> _Source text_:
Mimi - Earl Grey is my least favorite tea but I do enjoy Twinnings - especially their Breakfast Tea.

Elizabeth Kaeton said...

Elaine - I love the silly stuff of seminary. I think Jesus loves those rituals the best.

Matthew said...

I should not be so serious on such a light hearted post, but is MATS the degree that lay people get? I wonder what seminary opportunities there are (or were) for those called to the laity but want to further their education at seminary. I know lay people who desire to go to seminary but don't want to be ordained or feel called to be a priest or deacon. I think we should encourage such things. I know someone who feels called to be a lay preacher and has considered seminary now that she is retired from the work world.

p.s. I read somewhere that at an English seminary the students had secret silly names for each other like Plum Tart.

Elizabeth Kaeton said...

It's a good question, Matthew. Anyone can get an MATS = lay or ordained. Even after getting an MDiv. And, these days, in most seminaries, lay folk can also get an M.Div. One is an academic degree, the other is a professional degree.

> _Source material_:

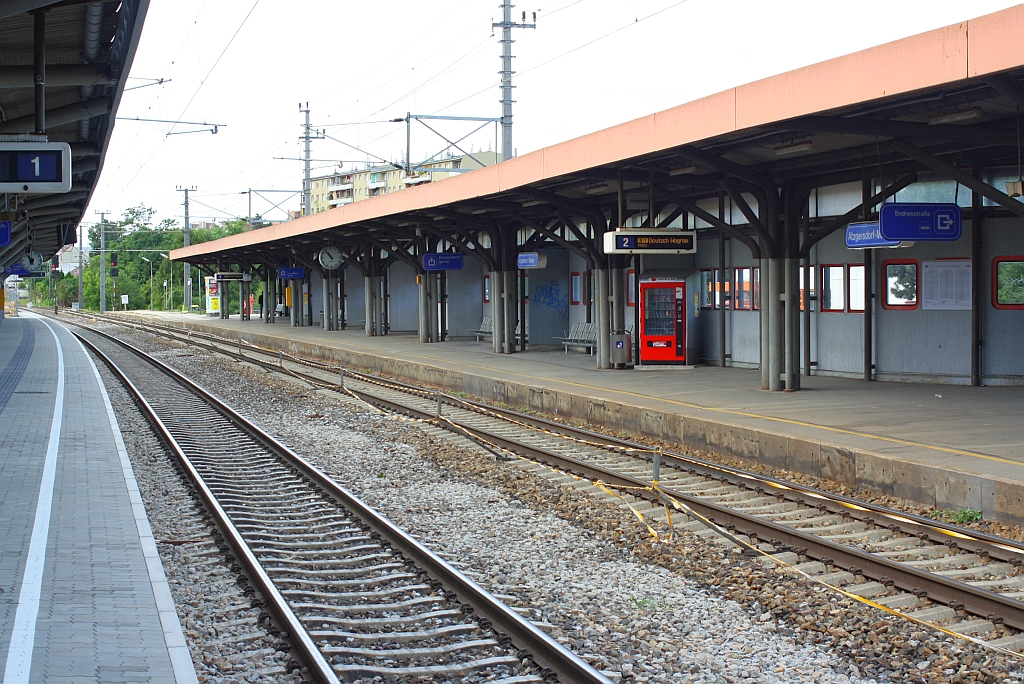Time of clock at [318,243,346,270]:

> _Exercise objective_:
Rewrite the comment thread starting with "Mimi - Earl" and going on through "rituals the best.", swapping "Earl Grey" for "Lapsang Souchong". The data has no connection to the comment thread.

> _Answer to the task_:
Mimi - Lapsang Souchong is my least favorite tea but I do enjoy Twinnings - especially their Breakfast Tea.

Elizabeth Kaeton said...

Elaine - I love the silly stuff of seminary. I think Jesus loves those rituals the best.